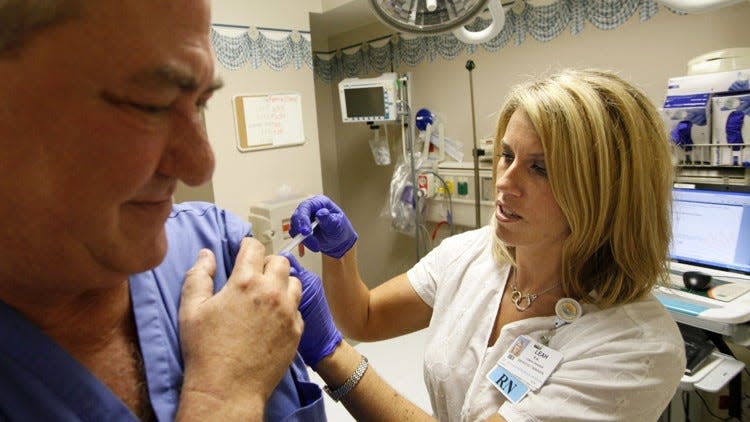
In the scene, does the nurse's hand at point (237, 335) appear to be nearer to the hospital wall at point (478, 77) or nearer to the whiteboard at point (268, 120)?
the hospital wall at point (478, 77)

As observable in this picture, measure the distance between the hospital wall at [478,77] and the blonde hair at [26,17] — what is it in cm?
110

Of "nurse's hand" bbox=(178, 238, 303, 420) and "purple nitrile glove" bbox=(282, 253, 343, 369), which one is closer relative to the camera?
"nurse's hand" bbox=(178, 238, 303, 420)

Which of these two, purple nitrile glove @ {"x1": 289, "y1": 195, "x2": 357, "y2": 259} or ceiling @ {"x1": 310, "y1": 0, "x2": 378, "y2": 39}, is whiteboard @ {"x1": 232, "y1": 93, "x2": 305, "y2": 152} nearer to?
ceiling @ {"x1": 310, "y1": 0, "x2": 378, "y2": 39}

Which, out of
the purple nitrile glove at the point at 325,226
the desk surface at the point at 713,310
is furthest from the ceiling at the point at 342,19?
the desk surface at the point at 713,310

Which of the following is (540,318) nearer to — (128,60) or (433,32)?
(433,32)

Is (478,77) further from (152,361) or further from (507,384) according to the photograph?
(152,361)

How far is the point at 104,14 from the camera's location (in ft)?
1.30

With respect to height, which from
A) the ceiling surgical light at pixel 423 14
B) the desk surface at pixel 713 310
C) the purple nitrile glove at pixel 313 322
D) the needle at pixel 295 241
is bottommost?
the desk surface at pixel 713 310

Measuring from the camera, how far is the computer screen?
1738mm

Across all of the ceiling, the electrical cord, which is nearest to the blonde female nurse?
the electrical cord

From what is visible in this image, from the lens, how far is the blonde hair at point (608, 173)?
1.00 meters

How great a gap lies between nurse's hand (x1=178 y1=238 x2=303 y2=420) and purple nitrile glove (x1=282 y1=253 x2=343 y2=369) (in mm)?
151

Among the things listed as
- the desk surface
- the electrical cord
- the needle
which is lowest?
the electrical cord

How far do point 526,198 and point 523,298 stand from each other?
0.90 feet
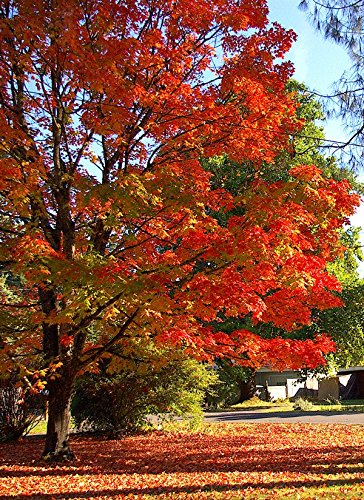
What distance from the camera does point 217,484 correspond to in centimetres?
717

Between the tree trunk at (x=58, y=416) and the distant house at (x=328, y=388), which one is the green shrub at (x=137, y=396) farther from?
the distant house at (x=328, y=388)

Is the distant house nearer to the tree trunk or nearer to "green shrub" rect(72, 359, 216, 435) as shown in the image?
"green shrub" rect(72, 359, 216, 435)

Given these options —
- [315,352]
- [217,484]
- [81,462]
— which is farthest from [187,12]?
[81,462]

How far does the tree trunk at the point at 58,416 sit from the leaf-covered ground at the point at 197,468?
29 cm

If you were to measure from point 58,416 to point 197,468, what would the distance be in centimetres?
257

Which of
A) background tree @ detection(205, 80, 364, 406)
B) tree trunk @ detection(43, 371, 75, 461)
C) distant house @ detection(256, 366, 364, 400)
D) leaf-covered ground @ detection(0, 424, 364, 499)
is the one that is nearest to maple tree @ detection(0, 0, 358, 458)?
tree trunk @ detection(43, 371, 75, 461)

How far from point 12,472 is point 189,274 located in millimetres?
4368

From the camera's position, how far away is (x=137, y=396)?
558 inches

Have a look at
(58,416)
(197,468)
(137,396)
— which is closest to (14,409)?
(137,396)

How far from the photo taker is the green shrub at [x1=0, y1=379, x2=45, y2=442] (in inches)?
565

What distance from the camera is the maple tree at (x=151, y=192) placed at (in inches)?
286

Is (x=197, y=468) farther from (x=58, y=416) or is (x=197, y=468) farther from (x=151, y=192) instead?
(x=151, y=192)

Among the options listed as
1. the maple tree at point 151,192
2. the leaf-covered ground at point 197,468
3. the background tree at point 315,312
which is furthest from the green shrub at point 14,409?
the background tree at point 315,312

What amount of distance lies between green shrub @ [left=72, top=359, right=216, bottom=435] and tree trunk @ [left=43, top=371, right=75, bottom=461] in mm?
• • •
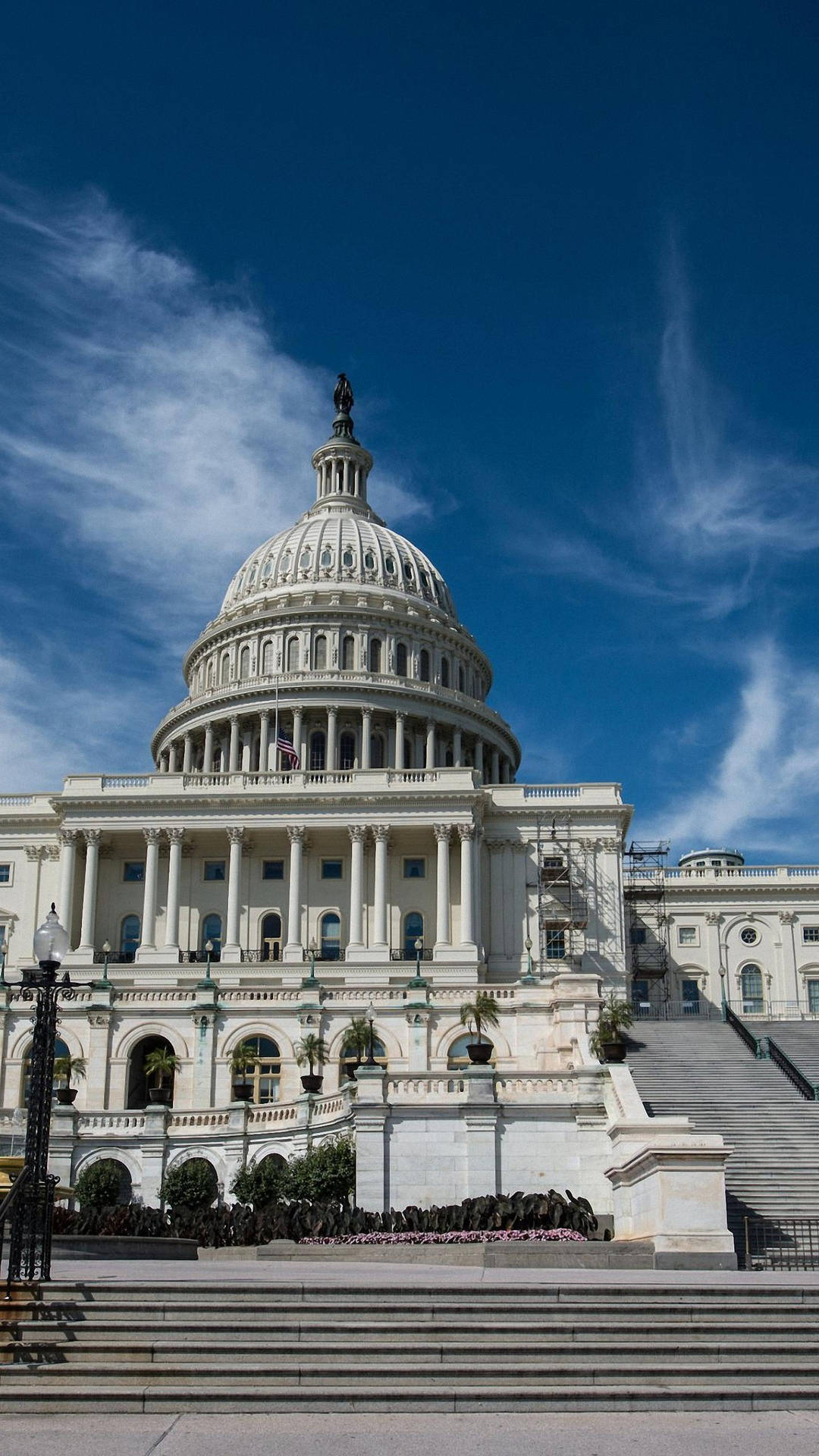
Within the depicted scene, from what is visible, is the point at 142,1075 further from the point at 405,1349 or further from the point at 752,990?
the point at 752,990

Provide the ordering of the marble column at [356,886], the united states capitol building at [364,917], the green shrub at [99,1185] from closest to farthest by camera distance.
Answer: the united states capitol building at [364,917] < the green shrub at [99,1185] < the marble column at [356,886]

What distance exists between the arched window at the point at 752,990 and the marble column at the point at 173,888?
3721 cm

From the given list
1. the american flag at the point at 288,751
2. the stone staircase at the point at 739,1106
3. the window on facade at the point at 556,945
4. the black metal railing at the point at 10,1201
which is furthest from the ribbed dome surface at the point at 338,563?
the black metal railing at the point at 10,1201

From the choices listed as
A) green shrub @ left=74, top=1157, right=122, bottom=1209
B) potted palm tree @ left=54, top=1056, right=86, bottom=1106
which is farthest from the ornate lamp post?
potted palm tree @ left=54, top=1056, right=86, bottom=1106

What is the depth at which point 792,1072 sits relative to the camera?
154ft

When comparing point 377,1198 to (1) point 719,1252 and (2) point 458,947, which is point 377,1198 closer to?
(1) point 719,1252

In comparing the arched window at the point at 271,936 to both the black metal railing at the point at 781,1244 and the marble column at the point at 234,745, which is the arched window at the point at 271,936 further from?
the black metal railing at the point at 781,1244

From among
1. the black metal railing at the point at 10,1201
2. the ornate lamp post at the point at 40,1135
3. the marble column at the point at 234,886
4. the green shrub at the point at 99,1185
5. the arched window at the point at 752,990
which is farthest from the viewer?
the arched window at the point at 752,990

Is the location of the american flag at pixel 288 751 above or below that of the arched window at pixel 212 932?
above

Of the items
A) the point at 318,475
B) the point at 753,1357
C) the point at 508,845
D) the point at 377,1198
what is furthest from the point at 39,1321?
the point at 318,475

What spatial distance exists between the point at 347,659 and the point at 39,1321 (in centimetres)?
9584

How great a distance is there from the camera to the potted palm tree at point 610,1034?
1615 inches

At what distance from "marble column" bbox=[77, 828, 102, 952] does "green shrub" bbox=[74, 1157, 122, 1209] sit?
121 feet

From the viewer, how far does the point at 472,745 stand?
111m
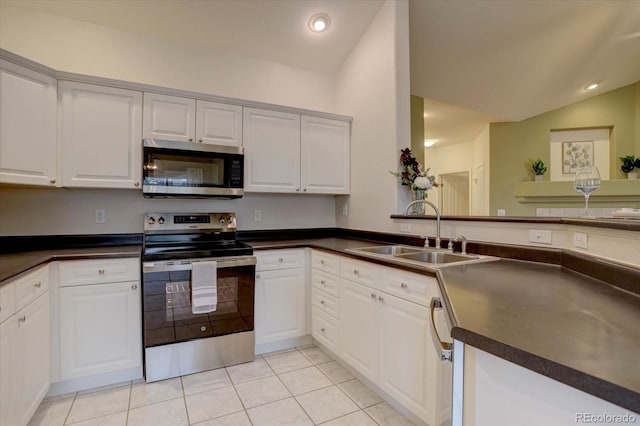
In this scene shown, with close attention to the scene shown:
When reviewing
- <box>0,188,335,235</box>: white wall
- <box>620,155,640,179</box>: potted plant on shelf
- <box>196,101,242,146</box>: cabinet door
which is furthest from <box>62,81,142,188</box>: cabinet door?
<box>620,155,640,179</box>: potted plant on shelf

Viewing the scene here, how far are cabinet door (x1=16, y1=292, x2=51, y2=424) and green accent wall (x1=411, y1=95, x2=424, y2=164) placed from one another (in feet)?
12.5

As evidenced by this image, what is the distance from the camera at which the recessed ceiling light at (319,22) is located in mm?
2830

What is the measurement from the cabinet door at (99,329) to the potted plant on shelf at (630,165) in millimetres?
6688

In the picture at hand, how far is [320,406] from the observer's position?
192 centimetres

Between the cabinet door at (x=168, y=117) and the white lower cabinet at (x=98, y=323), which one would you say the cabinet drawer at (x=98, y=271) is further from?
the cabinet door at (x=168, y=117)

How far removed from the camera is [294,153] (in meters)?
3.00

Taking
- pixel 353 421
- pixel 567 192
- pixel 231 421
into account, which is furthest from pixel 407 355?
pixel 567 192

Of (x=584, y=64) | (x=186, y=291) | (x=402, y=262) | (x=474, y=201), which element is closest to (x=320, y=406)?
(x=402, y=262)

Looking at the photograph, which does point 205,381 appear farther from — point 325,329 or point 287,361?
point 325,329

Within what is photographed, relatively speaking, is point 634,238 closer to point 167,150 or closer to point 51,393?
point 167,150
• • •
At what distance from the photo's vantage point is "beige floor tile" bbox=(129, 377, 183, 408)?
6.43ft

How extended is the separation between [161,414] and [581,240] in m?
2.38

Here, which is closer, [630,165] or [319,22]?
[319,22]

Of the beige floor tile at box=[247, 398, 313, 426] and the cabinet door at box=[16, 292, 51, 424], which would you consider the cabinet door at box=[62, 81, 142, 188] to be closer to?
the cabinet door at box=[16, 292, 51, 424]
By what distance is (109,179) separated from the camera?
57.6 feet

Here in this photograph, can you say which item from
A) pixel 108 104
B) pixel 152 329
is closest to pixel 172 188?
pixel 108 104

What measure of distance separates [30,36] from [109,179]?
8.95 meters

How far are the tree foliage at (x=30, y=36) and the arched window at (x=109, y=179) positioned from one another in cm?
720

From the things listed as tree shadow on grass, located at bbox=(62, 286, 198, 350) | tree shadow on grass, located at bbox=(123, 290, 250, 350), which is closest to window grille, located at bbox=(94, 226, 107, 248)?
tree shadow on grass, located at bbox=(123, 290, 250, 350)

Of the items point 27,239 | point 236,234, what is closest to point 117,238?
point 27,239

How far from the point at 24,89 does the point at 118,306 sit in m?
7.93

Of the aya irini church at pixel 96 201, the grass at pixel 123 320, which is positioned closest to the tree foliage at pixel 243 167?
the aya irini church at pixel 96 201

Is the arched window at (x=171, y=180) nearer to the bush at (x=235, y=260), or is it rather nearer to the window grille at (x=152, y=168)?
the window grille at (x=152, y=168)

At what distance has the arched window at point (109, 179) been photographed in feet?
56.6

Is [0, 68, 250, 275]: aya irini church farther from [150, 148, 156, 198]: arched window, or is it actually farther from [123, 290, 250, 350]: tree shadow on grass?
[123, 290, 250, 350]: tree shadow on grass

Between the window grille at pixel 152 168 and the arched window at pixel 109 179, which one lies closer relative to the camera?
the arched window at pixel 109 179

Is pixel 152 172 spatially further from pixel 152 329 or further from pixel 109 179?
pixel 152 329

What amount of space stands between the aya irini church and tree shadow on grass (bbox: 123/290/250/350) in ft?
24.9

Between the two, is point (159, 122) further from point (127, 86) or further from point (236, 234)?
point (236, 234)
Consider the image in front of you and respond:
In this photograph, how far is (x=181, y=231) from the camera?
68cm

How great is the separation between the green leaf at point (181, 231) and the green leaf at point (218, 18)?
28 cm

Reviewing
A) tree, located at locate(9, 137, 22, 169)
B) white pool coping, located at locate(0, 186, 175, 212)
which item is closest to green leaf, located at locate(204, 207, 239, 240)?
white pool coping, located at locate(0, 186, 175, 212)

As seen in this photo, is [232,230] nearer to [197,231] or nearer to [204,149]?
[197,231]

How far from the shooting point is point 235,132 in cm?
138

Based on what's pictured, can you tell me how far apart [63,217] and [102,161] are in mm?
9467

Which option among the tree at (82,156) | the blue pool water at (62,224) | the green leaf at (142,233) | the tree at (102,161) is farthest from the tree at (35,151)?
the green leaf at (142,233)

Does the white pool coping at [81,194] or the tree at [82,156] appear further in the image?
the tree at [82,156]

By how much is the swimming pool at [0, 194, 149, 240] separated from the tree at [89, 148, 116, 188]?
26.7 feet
• • •
指示: 上の行のうち、「beige」という文字列を含む行をすべて示してもらえますか。大文字と小文字は区別してください。

以下が出力:
At what distance from the photo's vantage point is "beige floor tile" bbox=(129, 377, 183, 408)?
Of the beige floor tile at box=[247, 398, 313, 426] and the cabinet door at box=[16, 292, 51, 424], which would you consider the cabinet door at box=[62, 81, 142, 188] to be closer to?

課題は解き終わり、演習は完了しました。